2. Ein Anspruch auf Anerkennung ergibt sich nicht unmittelbar aus dem Grundrecht der Berufsfreiheit nach Art. 12 Abs. 1 Satz 1 GG. Eine Einschränkung der freien Berufsausübung folgt auch nicht
daraus, dass es durch die den Ländern überlassene Entscheidung, ob sie die Anerkennung von Gütestellen durch Landesrecht regeln wollen, zu unterschiedlichen Ausformungen der außergerichtlichen Streitbeilegung kommt; diese Auswirkung des Föderalismus ist hinzunehmen. (BGH, ZKM = Zeitschrift für Konfliktmanagment  2013, 131)

 

Ein in einem sozialgerichtlichen, gerichtsinternen Mediationsverfahren  geschlossener Vergleich entfaltet die Wirkungen eines gerichtlichen Vergleichs im Sinne des SGG

Leitsätze des LSG Kassel L 4 SO 113/12 B ER:

1. Bei der im gerichtsinternen Mediationsverfahren protokollierten Vereinbarung handelt es sich um einen gerichtlichen Vergleich gemäß § 101 Abs. 1 Sozialgerichtsgesetz (SGG).

2. Da das SGG keine von der ZPO abweichenden Vorgaben über die Tätigkeit des ersuchten Richters macht und keine grundsätzlichen Unterschiede über die Rolle des ersuchten Richters zwischen ZPO und
SGG bestehen, findet trotz des Fehlens einer förmlichen Güteverhandlung auch in der Sozialgerichtsbarkeit § 278 Abs. 5 Satz 1 ZPO über § 202 SGG Anwendung.

3. Es kommt bei der Frage der Analogiefähigkeit des § 278 ZPO nicht darauf an, ob die in § 278 ZPO zur Beschleunigung des Verfahrens vorgesehenen Instrumente insgesamt dem sozialgerichtlichen  Verfahren entsprechen oder ob das SGG eine Güteverhandlung nicht kennt, sondern ob der Regelungsgehalt der einzelnen Rechtssätze des § 278 ZPO – hier: die Regelung über die Tätigkeit des ersuchten Richters    zum Zwecke der „gütlichen" Erledigung des Rechtsstreits – in das System des SGG zu integrieren sind.(Rn.42)

 

Keine Erstattung von Kosten nach dem JVEG

Keine Erstattung von Kosten nach dem JVEG kann bei einem gerichtlichen Mediationsverfahren nicht erfolgen (LSG München, L 15 SF 163/12 B)

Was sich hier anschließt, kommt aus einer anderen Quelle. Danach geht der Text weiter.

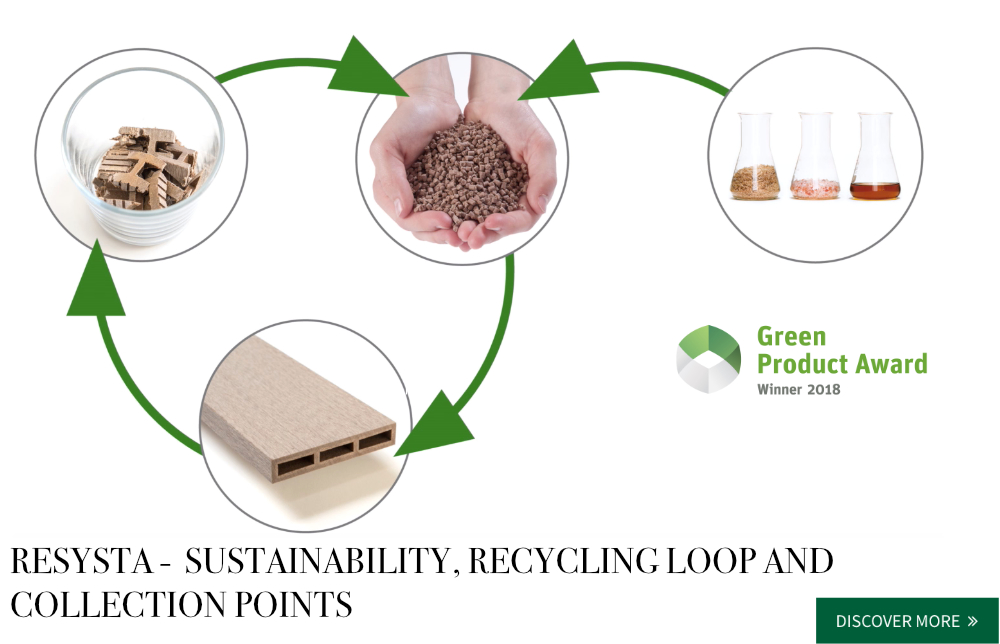 Green Product Award
Winner 2018

RESYSTA - SUSTAINABILITY, RECYCLING LOOP AND COLLECTION POINTS

DISCOVER MORE »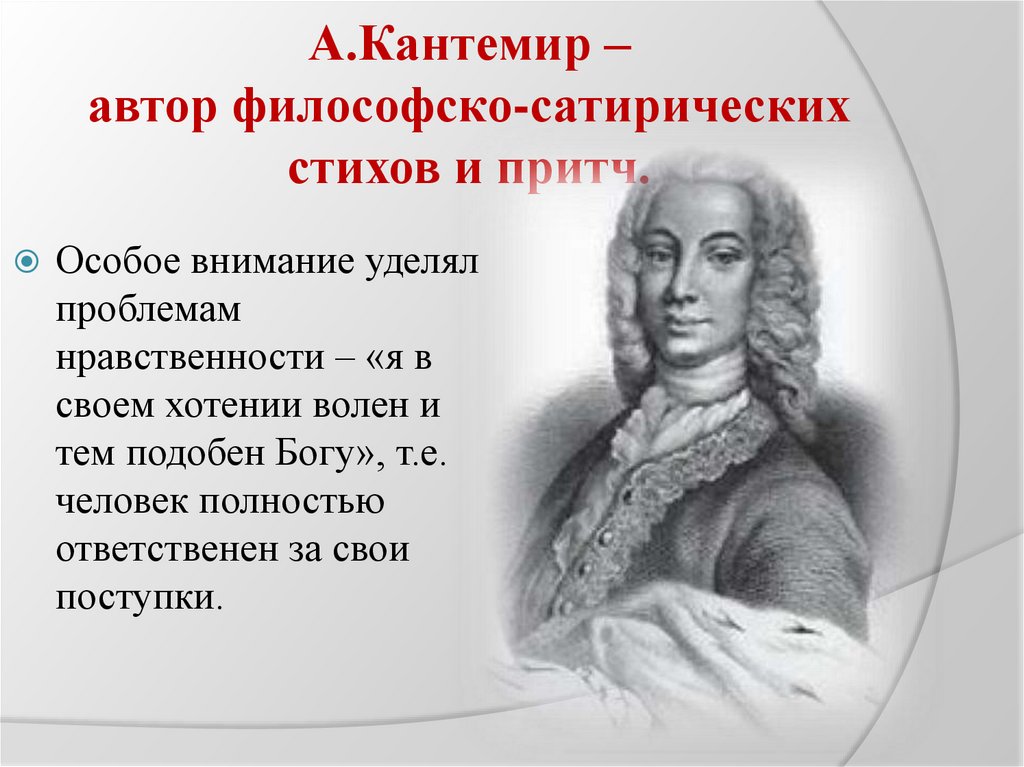 А.Кантемир – автор философско-сатирических стихов и притч.

Особое внимание уделял проблемам нравственности – «я в своем хотении волен и тем подобен Богу», т.е. человек полностью ответственен за свои поступки.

Aus den Gründen dazu: Die Antragstellerinnen und jetzigen Beschwerdeführerinnen begehrten die Erstattung von Fahrtkosten nach dem Justizvergütungs-
und -entschädigungsgesetz (JVEG) für die Teilnahme an einem gerichtlichen Mediationstermin im Rahmen eines Rechtsstreits nach dem Sozialgesetzbuch Zweites Buch.

Das hat das Landesozialgericht abgelehnt.

Prozesskostenhilfe für Mediation im Umgangsverfahren

In Fällen, in denen das Gericht in einem Umgangsverfahren eine Mediation vorgeschlagen und das Verfahren ausgesetzt hat, terminlos gestellt wird oder ruht, kann Prozesskostenhilfe auch für die Kosten einer
gerichtsnahen oder gerichtsinternen Mediationgewährt werden bzw. bei gewährter Prozesskostenhilfe diese Mediationskosten von der gewährten Prozesskostenhilfe umfasst werden (OLG Köln 25 UF 24/10; zitiert nach Juris)

 

Prozesskostenhilfe im Zusammenhang mit einem Mediationsverfahren

Es stellt sich oft die Frage, inwieweit Kosten eines Mediationsverfahrens im Rahmen der Prozesskostenhilfe übernommen werden können. Das OLG Düsseldorf führt dazu aus: „Der Senat ist der Auffassung, dass jedenfalls in den Fällen wie dem vorliegenden, in denen das Gericht die Mediation vorgeschlagen hat und das Verfahren aussetzt, terminlos gestellt wird oder ruht, PKH auch für die Kosten einer gerichtsnahen Mediation gewährt werden kann bzw. bei bereits gewährte PKH diese Mediationskosten von der gewährten PKH umfasst werden“ (OLG Düsseldorf, FamRZ 2011, 1744).